A socióloga acrescenta, porém,
outro ponto importante: as instituições como IGAI e PSP têm de explicitar os
trâmites dos processos e explicar se as queixas têm fundamento, “os
funcionários não podem ser escrutinados e julgados pelo juízo público”. “O que
se pretende é que as forças policiais sejam formadas de modo a terem um
contacto cada vez mais eficaz e sensibilidade com os seus concidadãos.” Mas
“nenhuma situação de violência deve passar incólume ao poder político que
governa”.
Para Carlos Pinto de Abreu, que
presidiu ao Conselho dos Direitos Humanos da Ordem dos Advogados, “a questão
mais complicada é sempre a prova, a identificação do agente que faz um disparo
na esquadra e só tem como testemunhas outros agentes ou a situação que ocorre
na rua em que as testemunhas fogem ou quando são chamadas e têm medo”. Daí a
razão de o número de queixas ser muito maior do que os inquéritos, processos
disciplinares ou sanções.
Deixa algumas recomendações em
caso de agressão: primeiro, se a pessoa for detida tem direito a chamar um
advogado a qualquer hora; se houver registo de imagens, deve pedir a sua
preservação.

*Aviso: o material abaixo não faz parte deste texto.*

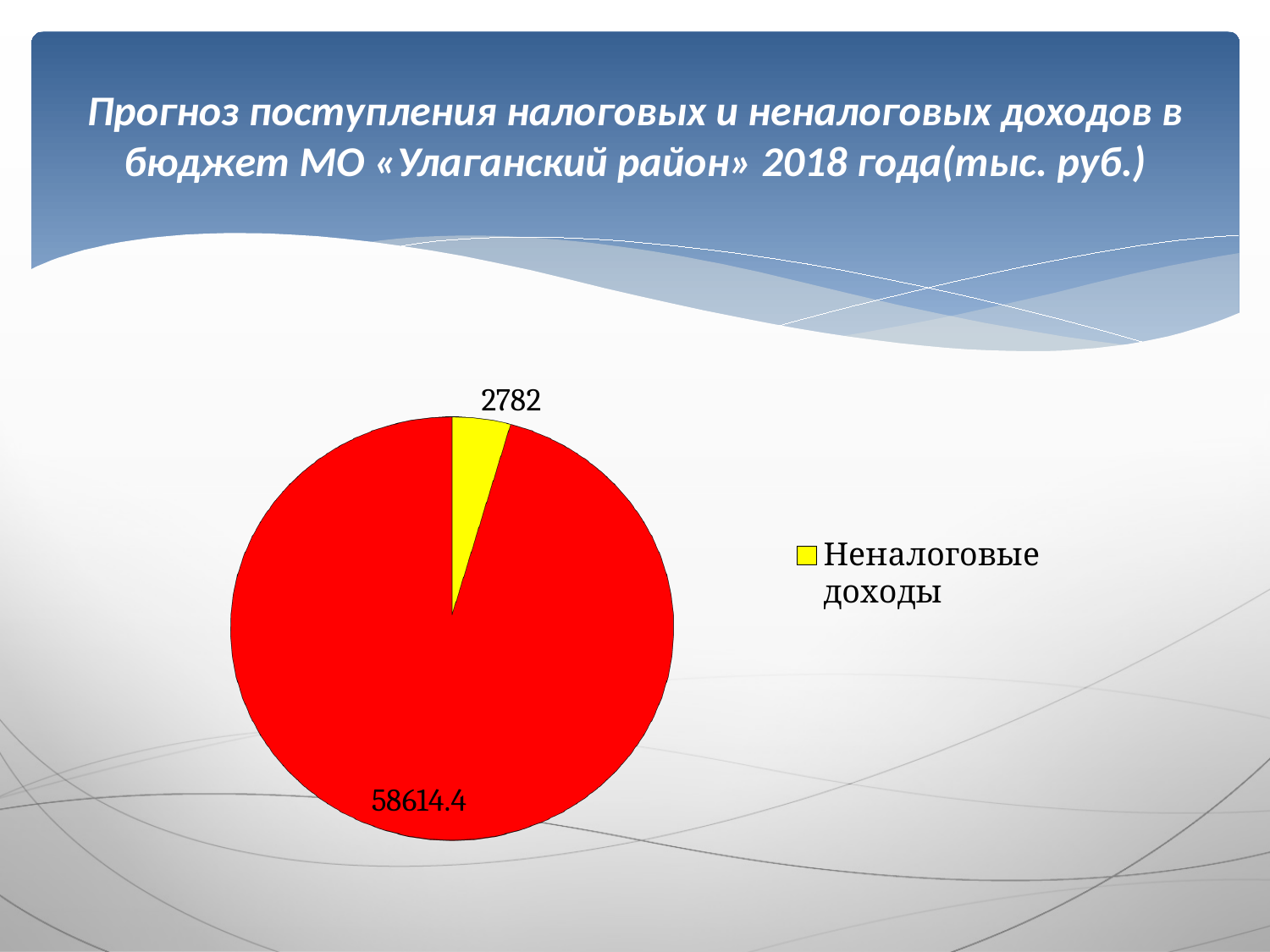
How many entries does the legend list? 1 What value is printed on the red slice of the pie chart? 58614.4 Which slice of the pie chart is the smallest? Неналоговые доходы (2782) Is the value for Неналоговые доходы larger or smaller than the value of the red slice? smaller What value is shown for Неналоговые доходы? 2782 What colour is the slice for Неналоговые доходы? yellow What is the total of the two values shown on the pie chart? 61396.4 How many slices does the pie chart have? 2 Which slice of the pie chart is the largest? the red slice (58614.4) What year does the chart title refer to? 2018 What is the difference between the red slice value and the Неналоговые доходы value? 55832.4 What kind of chart is shown on the slide? pie chart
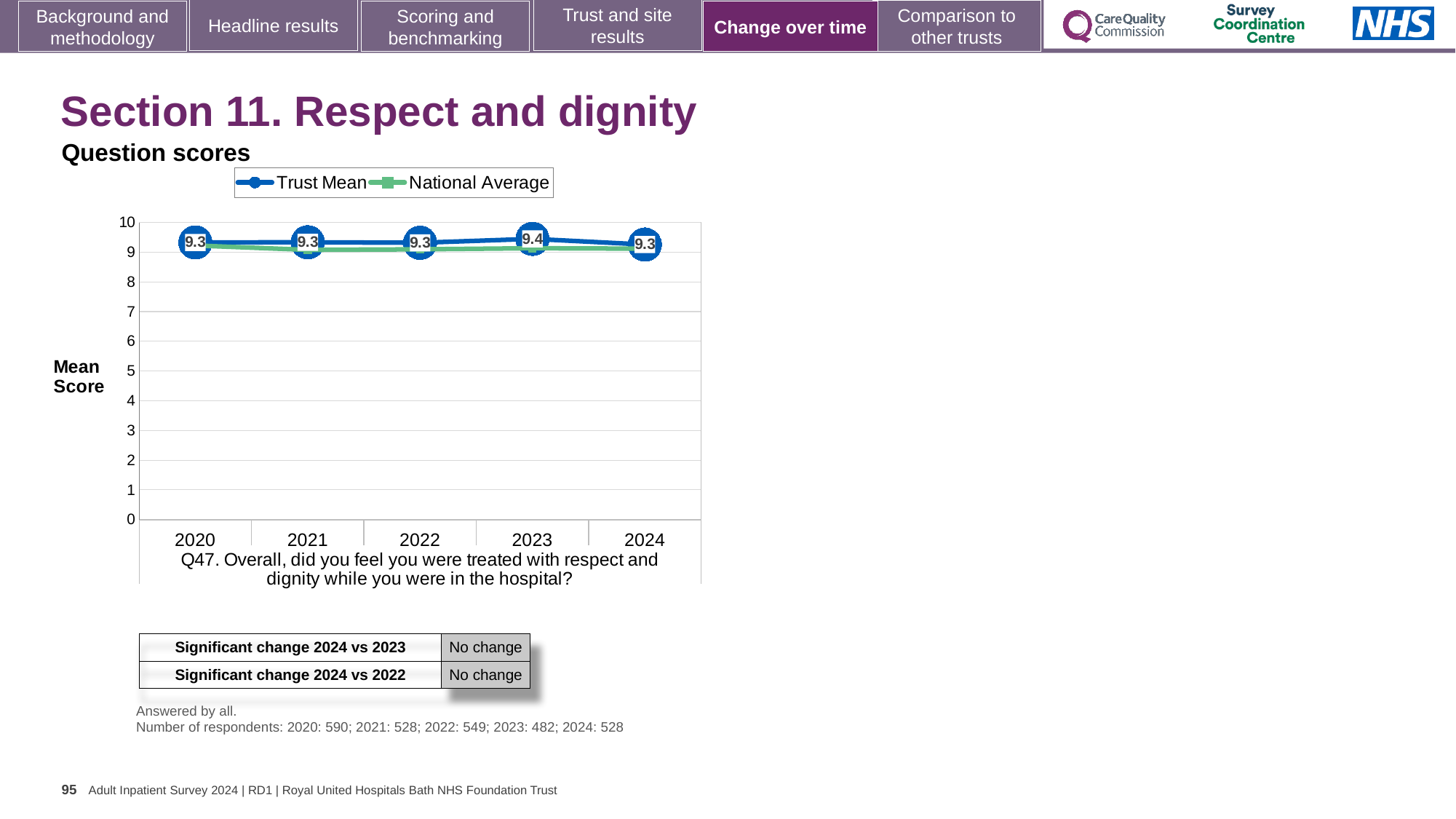
What kind of chart is shown on the slide? Line chart What are the two series named in the chart legend? Trust Mean and National Average How many series does the chart legend list? 2 Is the National Average value for 2022 greater or less than 8? greater Which year has the larger Trust Mean score, 2023 or 2024? 2023 How many years are shown on the x axis of the chart? 5 What is the Trust Mean score for 2023? 9.4 What is the difference between the Trust Mean score in 2023 and in 2022? 0.1 What is the Trust Mean score for 2024? 9.3 In which year is the Trust Mean score highest? 2023 What is the Trust Mean score for 2020? 9.3 Does the Trust Mean score rise, fall, or stay roughly flat from 2020 to 2024? Roughly flat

Quando não há imagens, “é a prova diabólica”, comenta. “Mas isso
não quer dizer que as pessoas não se queixem e que os tribunais não actuem ou que
não haja da parte da Inspecção-Geral uma actuação e da própria polícia um
cuidado com a gestão e direcção desses agentes que foram alvo de queixa.
Imagine que há 10 queixas contra um polícia: algo está mal. E nem tudo tem de
dar origem a processo-crime, é preciso verificar.”